## Set problem
Give the lines of the listing below as a Markdown table with the columns "No." and "Text". Begin with the line containing "Of these options", continue through the end of the listing, and leave out blank lines.

## Entries
## Start

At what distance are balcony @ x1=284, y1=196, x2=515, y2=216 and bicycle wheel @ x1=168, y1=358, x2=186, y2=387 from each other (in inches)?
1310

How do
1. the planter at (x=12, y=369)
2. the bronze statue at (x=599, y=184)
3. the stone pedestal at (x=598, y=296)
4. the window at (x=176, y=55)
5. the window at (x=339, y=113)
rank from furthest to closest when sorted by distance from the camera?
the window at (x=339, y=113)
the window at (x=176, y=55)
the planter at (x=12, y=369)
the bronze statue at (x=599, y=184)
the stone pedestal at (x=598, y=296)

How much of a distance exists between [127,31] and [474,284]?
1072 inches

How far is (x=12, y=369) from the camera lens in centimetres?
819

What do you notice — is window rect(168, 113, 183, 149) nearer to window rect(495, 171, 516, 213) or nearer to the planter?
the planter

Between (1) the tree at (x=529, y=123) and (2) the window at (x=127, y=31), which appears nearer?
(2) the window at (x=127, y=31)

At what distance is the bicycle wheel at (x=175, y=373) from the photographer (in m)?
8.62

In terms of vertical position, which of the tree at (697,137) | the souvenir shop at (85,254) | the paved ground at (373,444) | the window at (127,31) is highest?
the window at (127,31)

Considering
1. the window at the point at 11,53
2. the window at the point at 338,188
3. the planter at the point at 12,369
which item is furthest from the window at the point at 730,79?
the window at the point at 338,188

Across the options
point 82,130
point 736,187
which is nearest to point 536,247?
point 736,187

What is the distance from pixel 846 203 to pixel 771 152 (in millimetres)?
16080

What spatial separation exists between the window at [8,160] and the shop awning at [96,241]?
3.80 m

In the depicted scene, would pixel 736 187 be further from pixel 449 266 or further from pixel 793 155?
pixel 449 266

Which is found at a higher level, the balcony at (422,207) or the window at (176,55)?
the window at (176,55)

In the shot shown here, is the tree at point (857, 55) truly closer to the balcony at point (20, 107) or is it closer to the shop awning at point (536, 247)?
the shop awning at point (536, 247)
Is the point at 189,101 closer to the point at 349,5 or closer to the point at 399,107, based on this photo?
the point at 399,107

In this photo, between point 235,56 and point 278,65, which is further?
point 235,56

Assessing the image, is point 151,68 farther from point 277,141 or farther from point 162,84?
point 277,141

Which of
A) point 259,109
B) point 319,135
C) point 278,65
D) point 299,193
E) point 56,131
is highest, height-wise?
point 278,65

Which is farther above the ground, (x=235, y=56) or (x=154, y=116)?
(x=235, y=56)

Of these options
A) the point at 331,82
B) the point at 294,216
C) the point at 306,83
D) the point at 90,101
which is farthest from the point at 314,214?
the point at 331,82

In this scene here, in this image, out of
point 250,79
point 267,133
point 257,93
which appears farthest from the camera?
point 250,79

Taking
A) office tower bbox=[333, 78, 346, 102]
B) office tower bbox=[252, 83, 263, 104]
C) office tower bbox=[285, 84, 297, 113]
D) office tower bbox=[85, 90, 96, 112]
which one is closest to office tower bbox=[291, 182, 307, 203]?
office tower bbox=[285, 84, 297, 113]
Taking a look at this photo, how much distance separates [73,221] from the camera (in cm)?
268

## End

## Task answer
| No. | Text |
|---|---|
| 1 | Of these options |
| 2 | A) the point at 331,82 |
| 3 | B) the point at 294,216 |
| 4 | C) the point at 306,83 |
| 5 | D) the point at 90,101 |
| 6 | which is farthest from the point at 314,214? |
| 7 | the point at 331,82 |
| 8 | In this scene here, in this image, out of |
| 9 | point 250,79 |
| 10 | point 267,133 |
| 11 | point 257,93 |
| 12 | which appears farthest from the camera? |
| 13 | point 250,79 |
| 14 | Taking |
| 15 | A) office tower bbox=[333, 78, 346, 102] |
| 16 | B) office tower bbox=[252, 83, 263, 104] |
| 17 | C) office tower bbox=[285, 84, 297, 113] |
| 18 | D) office tower bbox=[85, 90, 96, 112] |
| 19 | which one is closest to office tower bbox=[291, 182, 307, 203]? |
| 20 | office tower bbox=[285, 84, 297, 113] |
| 21 | Taking a look at this photo, how much distance separates [73,221] from the camera (in cm)? |
| 22 | 268 |